I was on a moto when you won the opening stage of the Critérium du Dauphiné last year. It was fascinating to see how you just kept increasing the tempo little by little over 200 kilometers. It was impressive. People often think that a successful long break is about luck. But there is a lot of calculation involved, right? Well, you really have to go fast when you think that the peloton will go fast. And then there are places, like say in the feed zone, where the peloton usually slows down and you can exploit that and gain a little time. Whenever I am in a break with guys I always tell them to take bottles and food from the team car and not in the feed zone. It is easier to maintain your speed getting a feed from a team car so I try to get everybody to do that.
If I am in a break with a good group of riders it is important that we speak a lot, that we communicate to make the most out of the route and gain the most out of the small downhills and the moments where we can gain time. Gaining time on the climbs is difficult. I mean the climbs are hard on everybody. But there are always moments in the race where you can gain a little time.
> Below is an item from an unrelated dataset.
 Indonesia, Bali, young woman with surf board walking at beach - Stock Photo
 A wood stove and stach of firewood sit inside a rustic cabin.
So a lot of communication is involved.
In addition, you always need to calculate the gap, and how much time you think you need at a certain point in the race to stay away. On that stage in the Dauphiné, for example, I knew we needed about one minute 20 seconds on the last climb.
How do you calculate something like that? Well, when I am not in the breakaway I am often in the bunch chasing a break. We have a certain sprinter on the team, André Greipel, and there are plenty of days when I am chasing the break, trying to keep it under control. But, you know, we generally have what we call the one-minute rule when it comes to breakaways. Essentially, you need one minute per 10 kilometers to have a chance to stay away. With 30 kilometers remaining, you need three minutes to have a chance and with 20 kilometer left you need two minutes and so on. On that stage in the Dauphiné I knew that there was about 7 kilometers of descent after the climb, but I had to get up the climb with a margin still. Generally, I make my calculations 30 kilometers from the finish. If I have three minutes at that point then I will really go for victory, but if it is much less well then I just ride on in, knowing I’ll probably get caught. That said, every break is different.
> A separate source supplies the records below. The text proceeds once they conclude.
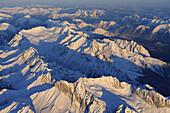 Wetterstein range with Zugspitzplatt and Blassengrat in foreground, Zugspitze, Jubilaeumsgrat and Alpspitze in middleground, Allgaeu range and Ammergau range in background, aerial photo, Garmisch-Partenkirchen, Wetterstein range, Bavarian alps, Upper Bava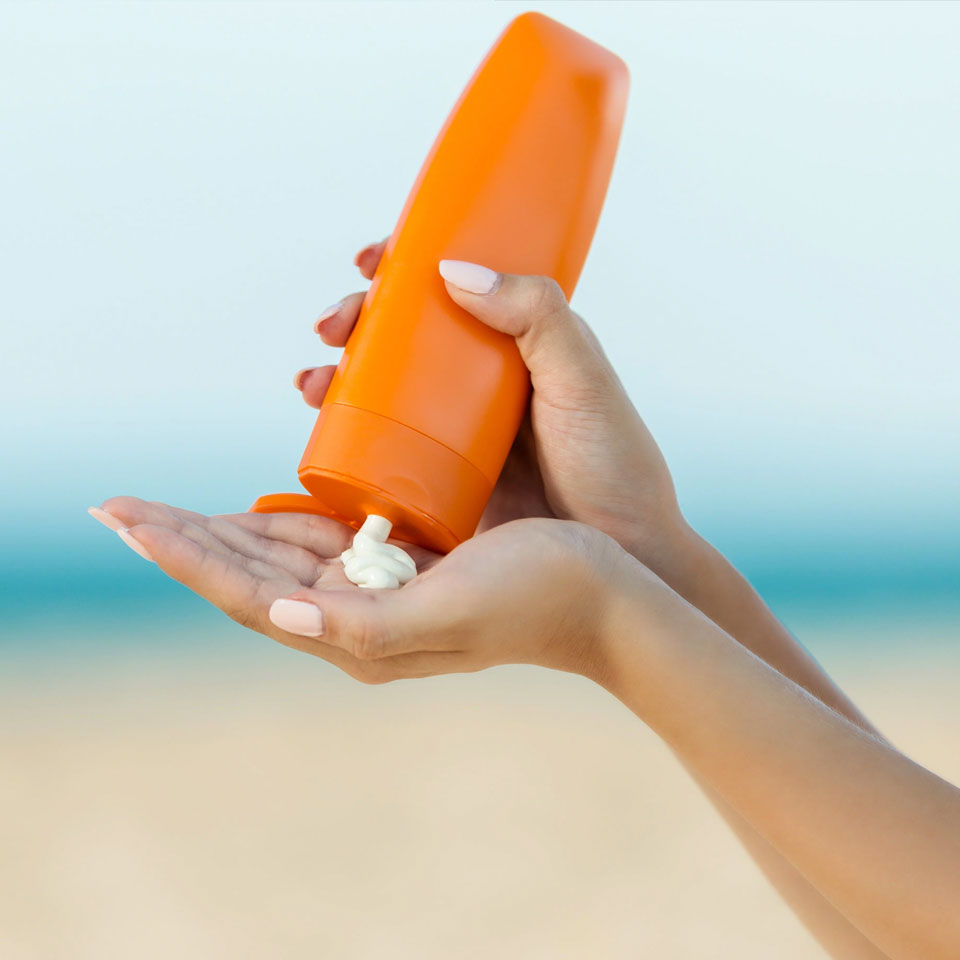 hands holding bottle of sunscreen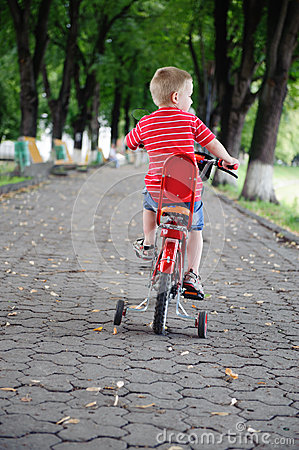 Little boy riding a bike in park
Yeah, I remember Jacky Durand, another great breakaway artist, used to say, “Give me two minutes and 20 kilometers and I’ll take it every day.” Exactly. That fits in the one-minute-per-10 kilometers rule. It is sort of a time-honored calculation. In addition, the pack will only give you so much time on any given day, and if you ride 40 kilometers an hour or 42 kilometers an hour the gap will stay the same. So it is important to figure out where that sweet spot is. That way you can ride as easily as possible and then have the most left at the finish. Okay, most days the breakaway doesn’t work. We probably only manage to stay away two or three times in a season. But those two or three times I can go for victory, something that would not be the case if I was just sitting in the pack all the time.
How did you get into cycling? Well, my older brother got into it first and he got me interested. At the time, you could only start racing in Belgium at the age of 12, but we lived on the border with Holland, and in Holland I could start racing already at 10, so I got into it very early. The races might only be 5 or 6 kilometers, nothing really, but it was enough to get me into it. After juniors, when I was an under-23 rider, I got more serious about it. I got into a sport-study school that gave me time to go training in the afternoons. We have that in Belgium and a lot of people that want to train seriously at a young age can get into such a program. Very few actually turn professional, but the opportunity is there.
Cycling in Belgium is crazy popular. Did you have any idols growing up? Jens Voigt!
Really? He’s not Belgian! Yes, but I only started to really follow the stars as I got older. I loved his style and I already raced like he did, always attacking, etcetera—when I was younger I would be the guy attacking on the first lap. So when I saw Jens doing it I was like, “There, that is the rider I would like to be!”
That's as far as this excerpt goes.